Start of Provided passage

On Wed, Nov 30, 2022, at 10:30 AM, Lele Gaifax wrote:
> Hi!
> 
> I have finally completed the "port" of my application from SA 1.4 to SA
> 2.0b.
> 
> TL;DR I'm writing this report to ask an opinion about possible
> "improvements" to the Range class.
> 
> Given that the previous state was already "clean" (that is, executing
> the test suite with SQLALCHEMY_WARN_20=1 did not raise any warning), I
> did not have big surprises (a loud applause here!).
> 
> The area that required lot of changes has been the introduction of the
> new Range object: as said in previous emails this application uses
> DATERANGE in many entities, and TSRANGE in a couple of cases.
> 
> The common modification has been replacing
> 
>   from psycopg2.extras import DateRange
> 
> with
> 
>   from sqlalchemy.dialects.postgresql import Range
> 
> and adapting the code accordingly, say from
> 
>   validity = DateRange(now, then, '[]')
> 
> to
> 
>   validity = Range(now, then, bounds='[]'')
> 
> most of that thru regexp search and replace and Emacs keyboard macros.
> Not a big deal.
> 
> Where I had to spend more thinking has been in two differences, one
> minor/cosmetic, the other more substantial.
> 
> On the former one, it would be nice if we could reduce the "distance"
> between the new Range class and what popular drivers provide:
> 
> - "empty" vs "isempty": both asyncpg and psycopg have a "isempty"
>   property, we could either rename the "empty" attribute or add an
>   property alias
> 
> - bounds inclusiveness: both drivers expose that thru
>   "lower_inc"/"upper_inc" properties, while in SA we must say
>   `range.bounds[0] == '['`
> 
> - infinite bounds: likewise, they both provide "lower_inf"/"upper_inf"
>   properties, whereas we must say `range.lower is None and not
>   range.empty`
> 
> As you see, these are "syntactic sugar" differences, easily implemented
> with some @properties.

great, we can add those.


> 
> What is more substantial, that required slightly more impacting changes
> in a few cases, is that the SA Range does not have an exact notion of
> its "type", i.e. there is no way to determine the data type of an empty
> or infinite range.

End of Provided passage

:: Required action 1 ::
Answer these questions from the email about porting an application from SQLAlchemy 1.4 to 2.0:
(a) Which two PostgreSQL range types does the application use, and how widely is each used?
(b) Which import statement replaced `from psycopg2.extras import DateRange`?
(c) What properties do both asyncpg and psycopg provide for infinite bounds?
:: Required action 2 ::
Continue the email about porting an application to SQLAlchemy 2.0 from the point where it stops.

Start of Data extract

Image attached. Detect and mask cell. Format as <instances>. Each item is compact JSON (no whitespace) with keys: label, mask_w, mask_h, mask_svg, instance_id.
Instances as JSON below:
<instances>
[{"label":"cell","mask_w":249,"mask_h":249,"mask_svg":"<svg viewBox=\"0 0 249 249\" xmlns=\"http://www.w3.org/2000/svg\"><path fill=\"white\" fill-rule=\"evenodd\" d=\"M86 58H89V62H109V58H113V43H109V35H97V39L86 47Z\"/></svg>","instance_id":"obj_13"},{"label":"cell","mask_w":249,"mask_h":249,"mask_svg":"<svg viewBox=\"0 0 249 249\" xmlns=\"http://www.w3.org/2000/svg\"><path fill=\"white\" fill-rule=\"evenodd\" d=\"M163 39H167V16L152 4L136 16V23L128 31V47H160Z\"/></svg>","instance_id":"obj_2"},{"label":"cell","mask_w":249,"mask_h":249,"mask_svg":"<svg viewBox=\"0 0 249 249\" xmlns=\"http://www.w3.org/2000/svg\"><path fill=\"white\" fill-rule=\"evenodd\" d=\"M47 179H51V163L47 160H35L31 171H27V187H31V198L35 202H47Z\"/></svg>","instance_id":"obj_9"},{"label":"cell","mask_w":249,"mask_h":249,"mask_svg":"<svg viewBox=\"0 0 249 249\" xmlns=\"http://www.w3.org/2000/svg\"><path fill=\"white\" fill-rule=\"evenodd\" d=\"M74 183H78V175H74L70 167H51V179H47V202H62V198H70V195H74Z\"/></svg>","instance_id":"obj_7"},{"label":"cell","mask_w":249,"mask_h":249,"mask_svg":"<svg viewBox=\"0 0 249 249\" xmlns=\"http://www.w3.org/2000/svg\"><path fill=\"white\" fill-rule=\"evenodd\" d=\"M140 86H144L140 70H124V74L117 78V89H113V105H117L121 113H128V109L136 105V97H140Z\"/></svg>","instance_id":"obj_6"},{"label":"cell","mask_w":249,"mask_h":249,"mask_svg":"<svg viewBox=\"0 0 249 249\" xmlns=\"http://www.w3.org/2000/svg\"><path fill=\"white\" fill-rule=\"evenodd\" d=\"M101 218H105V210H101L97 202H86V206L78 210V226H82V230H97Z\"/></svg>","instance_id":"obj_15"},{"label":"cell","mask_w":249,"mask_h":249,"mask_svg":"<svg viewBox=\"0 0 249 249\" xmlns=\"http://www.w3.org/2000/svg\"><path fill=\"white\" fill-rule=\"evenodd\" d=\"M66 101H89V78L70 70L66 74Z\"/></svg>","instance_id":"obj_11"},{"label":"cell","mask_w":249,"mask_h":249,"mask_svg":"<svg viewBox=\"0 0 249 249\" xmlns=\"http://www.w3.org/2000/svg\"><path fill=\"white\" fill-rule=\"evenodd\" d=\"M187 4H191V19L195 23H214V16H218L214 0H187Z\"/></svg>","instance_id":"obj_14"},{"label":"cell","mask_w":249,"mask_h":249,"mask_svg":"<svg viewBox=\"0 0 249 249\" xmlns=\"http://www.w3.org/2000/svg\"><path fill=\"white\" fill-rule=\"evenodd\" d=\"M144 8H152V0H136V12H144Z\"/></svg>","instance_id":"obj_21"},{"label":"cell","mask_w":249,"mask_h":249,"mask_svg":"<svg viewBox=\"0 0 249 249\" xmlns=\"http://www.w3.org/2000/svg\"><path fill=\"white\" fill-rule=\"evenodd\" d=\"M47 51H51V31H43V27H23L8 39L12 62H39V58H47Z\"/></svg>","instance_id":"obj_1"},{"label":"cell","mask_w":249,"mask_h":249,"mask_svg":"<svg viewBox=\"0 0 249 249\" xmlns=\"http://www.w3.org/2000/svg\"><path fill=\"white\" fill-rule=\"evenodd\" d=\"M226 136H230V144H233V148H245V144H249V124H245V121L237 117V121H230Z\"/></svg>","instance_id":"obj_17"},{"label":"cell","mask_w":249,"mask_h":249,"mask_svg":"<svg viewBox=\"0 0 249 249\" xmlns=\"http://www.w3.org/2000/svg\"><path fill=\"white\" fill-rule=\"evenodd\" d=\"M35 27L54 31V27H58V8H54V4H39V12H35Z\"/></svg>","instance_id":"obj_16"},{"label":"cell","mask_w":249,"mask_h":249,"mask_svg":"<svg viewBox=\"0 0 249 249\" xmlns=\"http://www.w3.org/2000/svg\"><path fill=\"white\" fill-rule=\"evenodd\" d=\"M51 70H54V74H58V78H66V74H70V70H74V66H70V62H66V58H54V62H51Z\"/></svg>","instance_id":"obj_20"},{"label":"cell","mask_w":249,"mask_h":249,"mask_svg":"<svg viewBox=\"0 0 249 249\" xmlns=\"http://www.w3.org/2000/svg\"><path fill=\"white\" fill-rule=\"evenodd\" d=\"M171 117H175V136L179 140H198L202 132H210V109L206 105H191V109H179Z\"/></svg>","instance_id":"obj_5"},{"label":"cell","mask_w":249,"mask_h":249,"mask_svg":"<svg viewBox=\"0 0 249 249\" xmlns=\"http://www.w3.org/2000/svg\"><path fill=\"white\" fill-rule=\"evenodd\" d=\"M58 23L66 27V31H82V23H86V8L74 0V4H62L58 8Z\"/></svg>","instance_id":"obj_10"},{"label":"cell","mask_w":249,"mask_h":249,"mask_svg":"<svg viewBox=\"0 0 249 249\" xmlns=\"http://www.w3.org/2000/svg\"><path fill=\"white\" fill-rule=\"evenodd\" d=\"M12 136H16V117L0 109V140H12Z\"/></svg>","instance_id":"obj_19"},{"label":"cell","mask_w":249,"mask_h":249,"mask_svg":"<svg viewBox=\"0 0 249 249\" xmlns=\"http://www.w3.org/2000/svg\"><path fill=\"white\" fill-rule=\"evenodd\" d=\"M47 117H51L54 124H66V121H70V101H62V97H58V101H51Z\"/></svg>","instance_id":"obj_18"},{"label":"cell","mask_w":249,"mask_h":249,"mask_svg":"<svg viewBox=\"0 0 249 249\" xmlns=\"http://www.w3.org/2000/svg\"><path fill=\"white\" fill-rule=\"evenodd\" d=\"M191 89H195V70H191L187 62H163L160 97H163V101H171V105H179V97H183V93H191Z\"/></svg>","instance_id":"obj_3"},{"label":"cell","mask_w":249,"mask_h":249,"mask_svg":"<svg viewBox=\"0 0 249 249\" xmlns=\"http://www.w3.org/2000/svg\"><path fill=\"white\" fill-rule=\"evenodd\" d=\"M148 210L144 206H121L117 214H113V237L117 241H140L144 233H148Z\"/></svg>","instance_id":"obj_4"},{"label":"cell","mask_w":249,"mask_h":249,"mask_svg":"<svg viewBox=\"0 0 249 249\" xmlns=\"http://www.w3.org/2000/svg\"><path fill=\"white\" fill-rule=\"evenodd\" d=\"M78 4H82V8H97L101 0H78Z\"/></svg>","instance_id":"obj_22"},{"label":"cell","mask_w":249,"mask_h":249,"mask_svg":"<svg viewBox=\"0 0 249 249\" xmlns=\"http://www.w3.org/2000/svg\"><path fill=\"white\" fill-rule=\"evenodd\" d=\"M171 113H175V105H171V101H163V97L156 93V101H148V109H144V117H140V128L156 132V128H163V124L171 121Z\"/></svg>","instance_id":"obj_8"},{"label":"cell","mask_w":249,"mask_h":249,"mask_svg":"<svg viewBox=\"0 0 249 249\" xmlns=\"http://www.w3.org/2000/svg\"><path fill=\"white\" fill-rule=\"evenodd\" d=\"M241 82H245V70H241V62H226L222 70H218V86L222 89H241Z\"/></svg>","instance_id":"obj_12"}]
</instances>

End of Data extract

:: Response 1 ::
(a) DATERANGE is used in many entities, and TSRANGE in a couple of cases.
(b) `from sqlalchemy.dialects.postgresql import Range`
(c) "lower_inf" and "upper_inf"

:: Response 2 ::
> 
> For example, my app shows the period of validity of (say) a contract,
> which storage is a daterange, either in a compact form (mm/dd/yy -
> mm/dd/yy) or as a more verbose, human friendly message ("from Sun, 10
> March 2022 to Fri, 15 March 2022"), in multiple languages, and taking
> into account "infinite" variants. This was implemented with a generic
> "strftime()" function taking either a date, a datetime, a DateRange or
> DateTimeRange as argument, and depending on the kind it used different
> gettext() messages to translate it to a string.
> 
> To emit different messages for "endless" date ranges and "endless"
> datetime ranges, I had to modify the code path leading there, to bring
> over the "original" kind of the range.
> 
> From a different perspective, we had to invent a way to distinguish the
> different kind of ranges also in the recent improvements to the Range
> class, to be able to determine a "discrete step" for each of them.
> 
> So I wonder if it would be reasonable/doable/affordable if SA could grow
> a "family" of classes, derived from current Range, one for each data
> type, so that for example a DATARANGE column would be associated with a
> DateRange instance.
> 
> What do you think?

how about we add a "type" field to Range itself?    That would be an easier 
change and also remove the need for applications to deal with all kinds of 
different Range subclasses that mostly have identical behavior.

type-specific Range methods could be called off of each AbstractRange type 
subclass, such as how the AbstractRange._resolve_for_literal() method works.

The Range object itself should also become a typing.Generic so that we could 
pass around the type as Range[int] or Range[datetime], etc.  

I think that will be a good change and continue to emphasize Range as an 
abstract container type.




> 
> ciao, lele.
> -- 
> nickname: Lele Gaifax | Dire che Emacs è "conveniente" è come
> real: Emanuele Gaifas | etichettare l'ossigeno come "utile"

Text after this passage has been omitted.